Overcoming my creative block

I don't know about anyone else but the whole lockdown process sapped my creativity - placing it in deep hibernation. Everyone assumed with 'all that free time' I would be snapping away for hours every day. But I haven't - in fact last week was one of the first times I actually picked up my camera for a long time. I've had creative block.

Whilst my brain tells me that being creative makes me happy I didnt seem to have the emotional reserves to cope with creating something that usually starts off as a very nebulous and vague thought or inspiration. I read a post by a painter I follow on social media recently and she expressed the same thoughts - she couldn't bring herself to go into her studio and do what she loves to do.

These times are extreme but it's not the first time I have had creative block - I'm sure it's part and parcel of having a creative interest - sometimes you just seem to run out of ideas and motivation.

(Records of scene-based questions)
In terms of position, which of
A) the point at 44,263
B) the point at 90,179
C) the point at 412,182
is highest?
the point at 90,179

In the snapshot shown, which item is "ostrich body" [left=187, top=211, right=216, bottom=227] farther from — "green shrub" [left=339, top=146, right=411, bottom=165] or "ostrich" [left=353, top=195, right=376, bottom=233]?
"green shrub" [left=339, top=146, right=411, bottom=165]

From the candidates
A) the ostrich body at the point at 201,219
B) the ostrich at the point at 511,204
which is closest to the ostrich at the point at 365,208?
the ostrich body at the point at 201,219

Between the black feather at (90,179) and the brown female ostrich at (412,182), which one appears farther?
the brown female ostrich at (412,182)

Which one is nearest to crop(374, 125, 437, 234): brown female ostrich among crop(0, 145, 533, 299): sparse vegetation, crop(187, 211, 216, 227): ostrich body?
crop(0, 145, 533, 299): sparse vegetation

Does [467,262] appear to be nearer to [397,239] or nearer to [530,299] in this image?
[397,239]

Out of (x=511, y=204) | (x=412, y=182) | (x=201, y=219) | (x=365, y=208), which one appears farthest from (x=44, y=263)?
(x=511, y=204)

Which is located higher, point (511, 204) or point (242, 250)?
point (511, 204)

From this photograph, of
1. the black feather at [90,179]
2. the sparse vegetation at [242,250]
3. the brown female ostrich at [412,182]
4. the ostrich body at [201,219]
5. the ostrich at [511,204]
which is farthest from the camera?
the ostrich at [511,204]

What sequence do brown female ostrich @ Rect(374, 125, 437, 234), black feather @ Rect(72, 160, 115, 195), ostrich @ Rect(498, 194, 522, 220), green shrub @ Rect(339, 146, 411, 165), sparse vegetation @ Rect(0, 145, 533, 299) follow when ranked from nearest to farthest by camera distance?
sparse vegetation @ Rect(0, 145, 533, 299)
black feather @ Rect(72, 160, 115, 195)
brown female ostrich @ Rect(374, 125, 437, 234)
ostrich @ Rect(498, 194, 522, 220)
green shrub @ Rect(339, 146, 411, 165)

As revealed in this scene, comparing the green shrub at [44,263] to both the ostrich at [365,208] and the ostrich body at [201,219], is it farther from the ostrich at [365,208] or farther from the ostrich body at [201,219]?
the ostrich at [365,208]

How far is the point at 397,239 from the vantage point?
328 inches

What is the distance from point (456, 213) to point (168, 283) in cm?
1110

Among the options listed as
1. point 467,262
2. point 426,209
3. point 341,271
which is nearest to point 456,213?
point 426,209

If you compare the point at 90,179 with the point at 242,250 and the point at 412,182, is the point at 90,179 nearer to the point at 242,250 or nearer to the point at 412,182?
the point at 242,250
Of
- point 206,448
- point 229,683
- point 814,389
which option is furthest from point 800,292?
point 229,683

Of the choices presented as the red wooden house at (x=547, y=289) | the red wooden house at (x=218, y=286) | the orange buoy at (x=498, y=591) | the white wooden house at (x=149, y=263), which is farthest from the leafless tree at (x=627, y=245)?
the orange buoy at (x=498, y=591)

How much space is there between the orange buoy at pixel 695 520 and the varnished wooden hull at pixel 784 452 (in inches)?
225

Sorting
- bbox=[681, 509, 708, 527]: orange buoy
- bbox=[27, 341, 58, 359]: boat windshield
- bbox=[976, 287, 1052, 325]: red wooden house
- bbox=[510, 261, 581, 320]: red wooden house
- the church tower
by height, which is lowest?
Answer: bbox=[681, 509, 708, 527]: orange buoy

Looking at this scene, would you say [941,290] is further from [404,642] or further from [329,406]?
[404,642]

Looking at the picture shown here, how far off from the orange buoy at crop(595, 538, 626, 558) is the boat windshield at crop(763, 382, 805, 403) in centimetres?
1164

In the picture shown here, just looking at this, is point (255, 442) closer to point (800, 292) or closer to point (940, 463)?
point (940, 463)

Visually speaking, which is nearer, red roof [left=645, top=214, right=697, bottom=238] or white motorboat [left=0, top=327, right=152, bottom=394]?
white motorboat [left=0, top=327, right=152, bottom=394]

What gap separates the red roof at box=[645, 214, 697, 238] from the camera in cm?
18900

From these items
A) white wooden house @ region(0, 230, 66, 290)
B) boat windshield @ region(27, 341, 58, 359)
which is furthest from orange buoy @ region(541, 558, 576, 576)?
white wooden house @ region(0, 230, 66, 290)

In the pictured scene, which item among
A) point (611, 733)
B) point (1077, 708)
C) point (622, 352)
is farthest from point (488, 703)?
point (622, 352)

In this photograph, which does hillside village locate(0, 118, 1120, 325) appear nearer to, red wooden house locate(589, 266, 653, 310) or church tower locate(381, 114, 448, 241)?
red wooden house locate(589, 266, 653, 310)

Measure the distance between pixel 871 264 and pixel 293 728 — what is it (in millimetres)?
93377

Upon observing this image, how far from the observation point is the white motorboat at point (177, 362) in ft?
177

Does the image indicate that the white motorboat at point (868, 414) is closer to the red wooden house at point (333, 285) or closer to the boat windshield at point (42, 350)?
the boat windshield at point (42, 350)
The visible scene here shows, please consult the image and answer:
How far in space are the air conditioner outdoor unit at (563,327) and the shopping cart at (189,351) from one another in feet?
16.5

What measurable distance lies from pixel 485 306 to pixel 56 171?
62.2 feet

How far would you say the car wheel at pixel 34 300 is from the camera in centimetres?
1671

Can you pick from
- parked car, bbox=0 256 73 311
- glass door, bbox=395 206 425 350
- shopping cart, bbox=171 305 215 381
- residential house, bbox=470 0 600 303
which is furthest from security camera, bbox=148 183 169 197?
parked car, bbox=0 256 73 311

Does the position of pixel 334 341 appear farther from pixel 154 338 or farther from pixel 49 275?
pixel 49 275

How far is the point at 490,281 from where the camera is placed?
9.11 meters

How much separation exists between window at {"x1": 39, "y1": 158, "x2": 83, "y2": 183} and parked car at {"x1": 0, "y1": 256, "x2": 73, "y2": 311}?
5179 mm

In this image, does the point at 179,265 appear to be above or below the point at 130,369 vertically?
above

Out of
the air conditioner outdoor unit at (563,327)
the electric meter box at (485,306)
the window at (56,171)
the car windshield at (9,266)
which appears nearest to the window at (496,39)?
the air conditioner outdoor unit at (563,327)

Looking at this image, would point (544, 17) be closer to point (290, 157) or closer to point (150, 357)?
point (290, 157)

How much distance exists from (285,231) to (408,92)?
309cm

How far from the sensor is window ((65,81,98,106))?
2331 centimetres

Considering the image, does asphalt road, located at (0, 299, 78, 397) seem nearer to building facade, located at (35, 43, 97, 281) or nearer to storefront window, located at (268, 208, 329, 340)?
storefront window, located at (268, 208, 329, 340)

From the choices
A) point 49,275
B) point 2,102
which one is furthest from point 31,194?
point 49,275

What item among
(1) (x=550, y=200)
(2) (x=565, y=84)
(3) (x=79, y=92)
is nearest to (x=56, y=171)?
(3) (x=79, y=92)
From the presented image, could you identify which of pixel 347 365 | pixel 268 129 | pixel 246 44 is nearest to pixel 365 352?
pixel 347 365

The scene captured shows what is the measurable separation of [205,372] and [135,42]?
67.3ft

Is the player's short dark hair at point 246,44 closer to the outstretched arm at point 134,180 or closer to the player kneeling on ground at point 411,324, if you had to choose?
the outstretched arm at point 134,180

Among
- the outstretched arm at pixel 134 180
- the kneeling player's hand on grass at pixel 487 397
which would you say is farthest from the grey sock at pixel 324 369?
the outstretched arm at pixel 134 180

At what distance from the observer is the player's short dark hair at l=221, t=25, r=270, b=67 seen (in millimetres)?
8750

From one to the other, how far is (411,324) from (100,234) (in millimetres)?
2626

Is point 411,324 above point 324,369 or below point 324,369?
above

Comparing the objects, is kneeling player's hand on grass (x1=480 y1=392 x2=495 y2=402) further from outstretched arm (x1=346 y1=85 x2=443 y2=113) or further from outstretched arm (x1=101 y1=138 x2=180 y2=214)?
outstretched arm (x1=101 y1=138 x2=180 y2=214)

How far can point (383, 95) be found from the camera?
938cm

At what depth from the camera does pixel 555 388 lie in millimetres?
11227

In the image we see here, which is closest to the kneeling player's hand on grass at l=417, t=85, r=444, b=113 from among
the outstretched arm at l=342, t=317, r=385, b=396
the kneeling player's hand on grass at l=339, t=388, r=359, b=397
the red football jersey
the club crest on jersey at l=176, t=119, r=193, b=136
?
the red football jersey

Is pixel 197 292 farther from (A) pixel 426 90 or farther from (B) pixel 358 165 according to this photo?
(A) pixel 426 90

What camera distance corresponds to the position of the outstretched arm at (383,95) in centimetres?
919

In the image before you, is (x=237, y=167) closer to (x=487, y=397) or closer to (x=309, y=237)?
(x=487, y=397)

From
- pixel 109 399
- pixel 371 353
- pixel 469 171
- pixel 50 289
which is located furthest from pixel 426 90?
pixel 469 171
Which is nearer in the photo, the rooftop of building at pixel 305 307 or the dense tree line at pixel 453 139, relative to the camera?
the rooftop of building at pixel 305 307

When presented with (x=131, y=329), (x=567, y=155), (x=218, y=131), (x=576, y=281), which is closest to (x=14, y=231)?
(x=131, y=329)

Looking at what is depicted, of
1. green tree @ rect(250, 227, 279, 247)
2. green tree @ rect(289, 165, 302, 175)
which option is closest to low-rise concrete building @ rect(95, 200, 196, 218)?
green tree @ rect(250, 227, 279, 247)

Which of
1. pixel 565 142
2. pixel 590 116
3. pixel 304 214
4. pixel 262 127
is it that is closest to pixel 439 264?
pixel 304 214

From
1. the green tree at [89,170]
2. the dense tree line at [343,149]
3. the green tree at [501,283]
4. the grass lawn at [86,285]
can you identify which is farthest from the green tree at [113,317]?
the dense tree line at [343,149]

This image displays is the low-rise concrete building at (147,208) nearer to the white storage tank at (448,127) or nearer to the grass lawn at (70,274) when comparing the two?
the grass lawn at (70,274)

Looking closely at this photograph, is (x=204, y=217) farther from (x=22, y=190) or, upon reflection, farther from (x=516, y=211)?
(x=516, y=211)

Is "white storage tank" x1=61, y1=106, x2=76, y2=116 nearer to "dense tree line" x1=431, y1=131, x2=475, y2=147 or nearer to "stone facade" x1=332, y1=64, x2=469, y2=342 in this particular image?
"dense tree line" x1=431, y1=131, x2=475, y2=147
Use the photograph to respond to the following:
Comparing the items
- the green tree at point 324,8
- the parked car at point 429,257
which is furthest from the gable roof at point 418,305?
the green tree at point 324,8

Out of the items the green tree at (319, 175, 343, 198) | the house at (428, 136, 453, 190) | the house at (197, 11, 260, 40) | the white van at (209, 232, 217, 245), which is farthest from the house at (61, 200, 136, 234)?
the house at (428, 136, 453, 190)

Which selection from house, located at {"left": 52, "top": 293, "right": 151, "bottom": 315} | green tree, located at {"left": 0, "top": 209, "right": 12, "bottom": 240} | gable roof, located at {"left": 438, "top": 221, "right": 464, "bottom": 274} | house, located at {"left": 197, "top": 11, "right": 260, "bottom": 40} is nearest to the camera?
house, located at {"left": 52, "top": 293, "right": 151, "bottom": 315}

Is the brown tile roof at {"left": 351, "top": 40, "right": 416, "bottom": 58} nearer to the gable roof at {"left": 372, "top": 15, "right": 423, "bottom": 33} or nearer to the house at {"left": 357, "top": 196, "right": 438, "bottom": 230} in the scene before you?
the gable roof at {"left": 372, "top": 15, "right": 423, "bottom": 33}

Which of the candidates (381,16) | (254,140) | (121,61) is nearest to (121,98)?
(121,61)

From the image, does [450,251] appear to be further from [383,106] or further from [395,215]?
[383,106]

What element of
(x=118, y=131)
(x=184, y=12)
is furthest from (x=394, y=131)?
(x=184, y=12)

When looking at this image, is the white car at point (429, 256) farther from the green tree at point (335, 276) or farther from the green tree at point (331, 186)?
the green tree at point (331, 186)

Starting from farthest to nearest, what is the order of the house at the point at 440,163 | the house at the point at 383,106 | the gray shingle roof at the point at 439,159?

### Direction
Extend the post about overcoming creative block, starting right after its final sentence.

### Exercise answer
Creativity can't be forced but you have to be ready to pick up on it. One of my favourite books is Big Magic by Elizabeth Gilbert. She talks about being ready to notice the creative ideas that are trying to get our attention. Inspiration doesn't necessarily show up when we are stressed, anxious, fearful, over-busy, tired etc - or rather we are too distracted to notice it. And all of those things are present in many lives right now!

In my case this means doing something else creative so that I have the space to notice. So I started by doing more prescriptive creativity - relearning how to bake bread without a machine, doing some painting (the DIY kind), learning some new Photoshop techniques - all things that had more of a fixed process - where I knew the steps I had to take.

Reading, discovering and listening to music and watching anything that grabbed my interest - trashy TV and reruns of old shows and movies are comforting and make you notice different things. I also discovered the Google Arts and Culture app - wonderful!

And slowly I started to reconnect - first those experiments with cyanotype (paused by the wrong weather!) which introduced a playful, unpredictable element to my creativity and a whole world of alternative processes to explore. Then last week as we ventured out into a slightly wider world I found myself beginning to notice things that made me think - that would be a great photo!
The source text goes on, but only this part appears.